5G iot

Building trust for a connected world

IoT World Today organized a conference titled: Building trust for a connected world. The speakers were Ms. Eleftheria Kouri, Senior Analyst, IoT Technologies and Verticals, AI & IoT, Omdia, and Hebberly Ahatlan, Director of Product Marketing, Intertrust Platform, Intertrust.

Talking about the worldwide IoT device shipment outlook, Ms. Eleftheria Kouri said Omdia forecasts that the global IoT device shipments will grow from 8.19 billion in 2022 to 12.21 billion shipments in 2026. Consumer IoT devices lead in terms of shipments, despite chip shortage issues.

Kouri
DQI Bureau | DATAQUEST Ms. Eleftheria Kouri

Commercial and industrial electronic IoT device shipments experience stable growth as IoT devices remain the main option for industrial sector to collect real time data for machinery performance. Medical IoT devices will experience healthy growth in the coming years due to the rise of telehealth services, such as remote patient monitoring.

Regarding the emergence of 5G adoption in IoT, Omdia forecasts that 5G adoption will occur at a measured pace through 2024 reaching approximately 127 million connections globally in 2026. 5G connectivity not only provides higher quality service to existing IoT solutions, but it also unlocks opportunities for new IoT use cases and applications, such as factory and home automation, video analytics, and smart grid deployment.

Omdia expects that automotive, consumer, and remote monitoring applications will drive 5G adoption in the coming years. 5G is considered a secure connectivity option by design, although it brings its own security concerns.

Data trust landscape
Looking at the data trust landscape, the rapid growth of connected devices has greatly increased the risk of compromise for IoT networks at the edge. Data and commands traveling both from and to devices at the edge traverse a series of untrusted networks, creating numerous potential entry points for attacks putting enterprises in risk.

A dynamic landscape of employees and partners require access to corporate data. Data architectures are rarely uniform, and typically contain solutions that are for specific business needs. Evolving regulation on the management and use of data creates increased risk and liability.

There are three key questions:
• How to protect the large networks of IoT devices and ensure their identity throughout their lifecycle?
• How to ensure device authenticity, data integrity, and privacy of these communications?
• How to aggregate and manage data from disparate systems of devices and data storage solutions?

We need to consider new technologies that elevate digital trust.

Better data lifecycle management
Hebberly Ahatlan, Intertrust, stated that we require better data lifecycle management. This involves resolving data flows, from creation to consumption. How can we protect the large networks of IoT devices and ensure their identity throughout their lifecycle? We can do this by implementing digital trust schemes that are agnostic to networks and protocols.

We can also ensure device authenticity, data integrity, and privacy of these communications. This can be done by implementing protection schemes that travel with data. Therefore, protecting data at rest or in transit. Further, how can we aggregate and manage data from disparate systems of devices and data storage solutions? We can do this by implementing data management technologies that empower the users to have full delegation and visibility control of the data they are consuming.

Ahatlan
DQI Bureau | DATAQUEST Hebberly Ahatlan.

Devices and data are protected from the edge to the cloud. All devices — even insecure legacy devices, are protected and attested. Data is persistently protected, regardless of the security state of relaying networks and devices.

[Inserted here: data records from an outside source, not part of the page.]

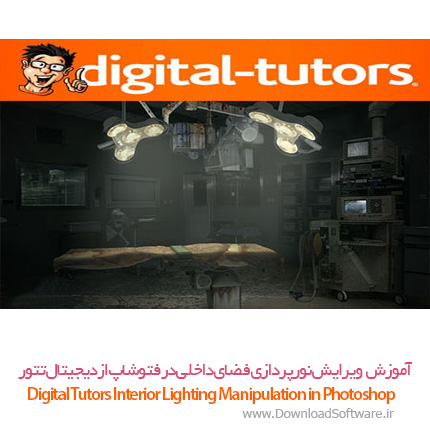 Digital-Tutors-Interior-Lighting-Manipulation-in-Photoshop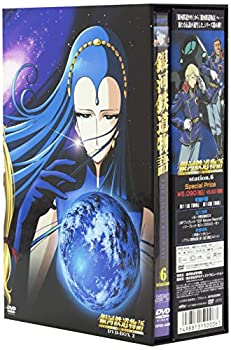 CD・DVD, その他  Station.6 DVD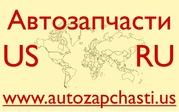 Запчасти для иномарок из США - Вологда
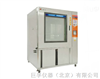 ETH-800大窗口恒温恒湿试验机|恒温恒湿试验机|北京恒温恒湿试验箱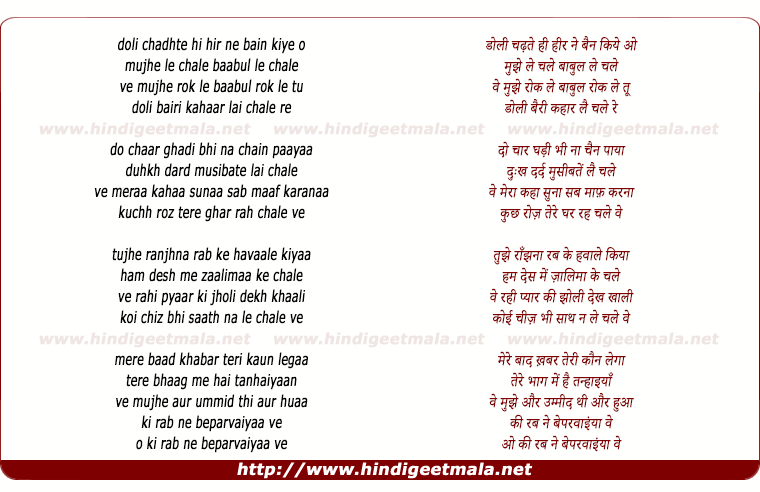 lyrics of song Doli Chadhate Hi Hir Ne Bain Kiye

We need to look at persistent protection. It’s protection that travels with the data across the disjointed networks. We need a solution that runs at the application layer, and does not have to be maintained when network configurations or topologies change, unlike IPSec (VPN). We need a solution that provides device to cloud protection, rather than just a protection pipe over part of the network that terminates at the TLS server – protection persists.

We need a solution that protects data at rest after it exits a VPN or TLS tunnel. Unlike TLS and VPN that are integrated into protocols stacks, there are solutions that are easier to deploy and can run on any IP-based protocol stack.

Persistent protection is a solution that enables protected data to bridge networks, including from industrial environments to home, with a common trust and governance model. To gain full visibility and transparency, while protecting data persistently, from sensor edge to cloud and back again. There was an example of persistent protection using weather data.

This was followed by an XPN demo. The PKI authenticates devices at the edge before communicating securely with them. XPN signs and authenticates the data before is sent from the edge to the cloud.